What the Opposition will not accept is the blatant attempts by the Follett Government to shirk all responsibility for the VITAB affair. From the day an inquiry was announced by the Chief Minister, this Government has run for cover. They must have had a special on steak knives at the Canberra Theatre during the Pearce inquiry, Madam Speaker, because I saw hundreds of them sticking out of the backs of various people during the inquiry - of members of the ACTTAB board, of members of the department, of Ministers' staff. More finger pointing, as one journalist put it. If you had sat quietly during those hearings you would not have been able to hear what was being said for the sound of knives going into various backs. My staff and many journalists watched in fascination as senior bureaucrats from the Department of the Environment, Land and Planning, ACTTAB, the ACTTAB board as well as the Minister all tried their hand at knife throwing.

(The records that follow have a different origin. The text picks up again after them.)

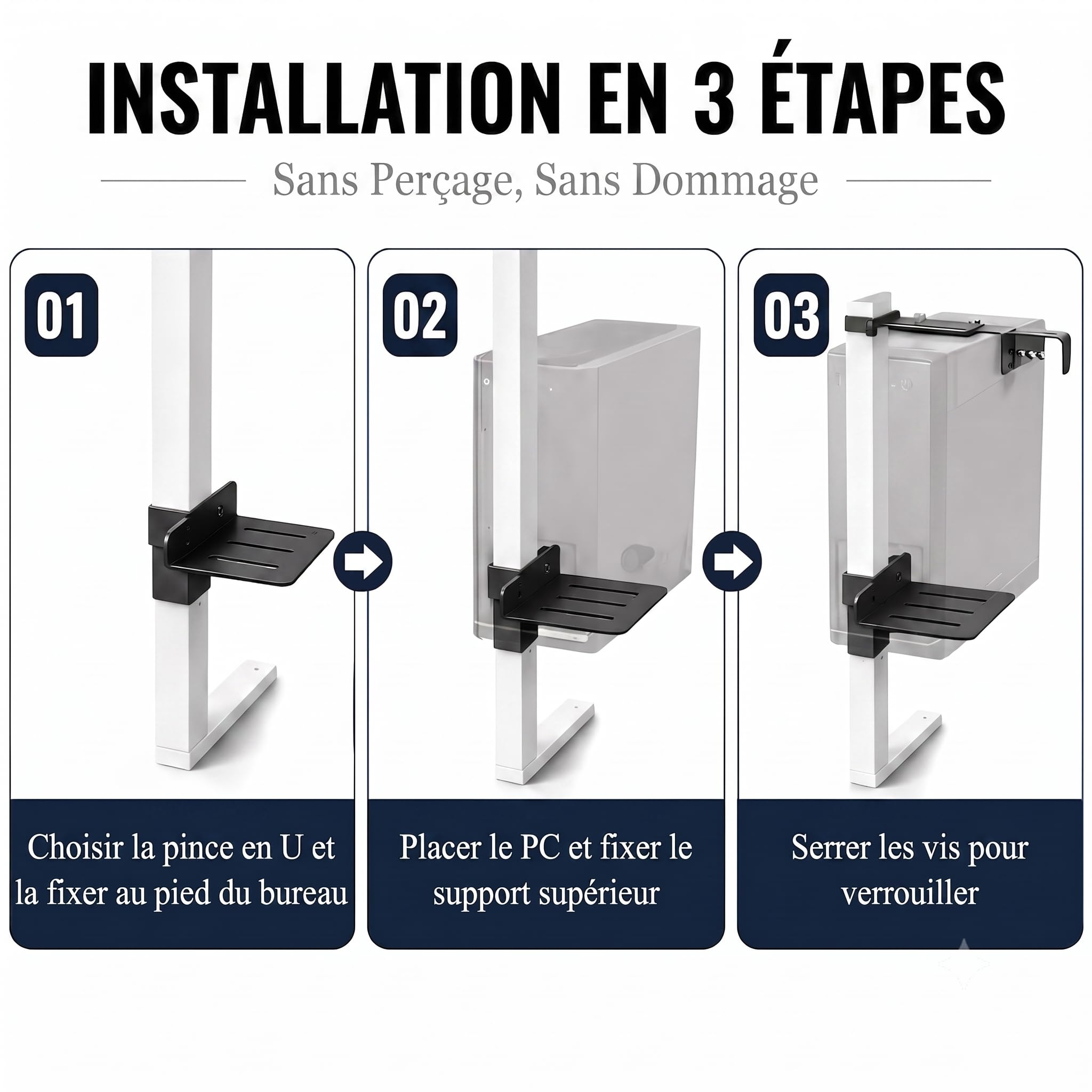 INSTALLATION EN 3 ÉTAPES

Sans Perçage, Sans Dommage

01

Choisir la pince en U et la fixer au pied du bureau

02

Placer le PC et fixer le support supérieur

03

Serrer les vis pour verrouiller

Mr De Domenico: And dumping on each other.
MRS CARNELL: And dumping on each other, as Mr De Domenico said. The question we need to ask is not "Who is to blame for the failure of the VITAB deal?" but "Who was responsible?". The Government claims that it was ACTTAB and that ACTTAB alone must carry the can. Madam Speaker, the Opposition believes that the Follett Government is largely responsible for what Professor Pearce has found. It can be clearly shown that it was Mr Berry and his Cabinet colleagues who created the environment in which a stuff-up of this magnitude was allowed to flourish unchecked. The Government decorporatised the TAB on the pretext of having more responsibility for its operation. It decorporatised the TAB on the pretext of having more say in who was appointed to manage its affairs.
Now the Chief Minister wants us to believe that her Government had no responsibility for ACTTAB's operations, and even less to do with the actions of the board members. You and your ALP faction wanted more responsibility for ACTTAB, Ms Follett. I see that she has left the chamber. Today I think the Follett Government has to accept what she and her Minister and her Cabinet debated for in this house. Ms Follett set the rules under which the TAB operated. Ms Follett, or possibly Mr Berry, decided who would administer the agency; but I am sure that Ms Follett has control over all these things, and Mr Berry convinced the Independents that this would achieve maximum benefit for the people of Canberra. Ms Follett's Government promised that ACTTAB would be more accountable to it, more under its control and better managed via decorporatisation. You will remember that in this house the Liberal Party argued quite definitely against this approach. Now the TAB has become a convenient scapegoat. The agency and its board deserve strong criticism for their actions in the negotiation of the contract with VITAB, but they are not alone.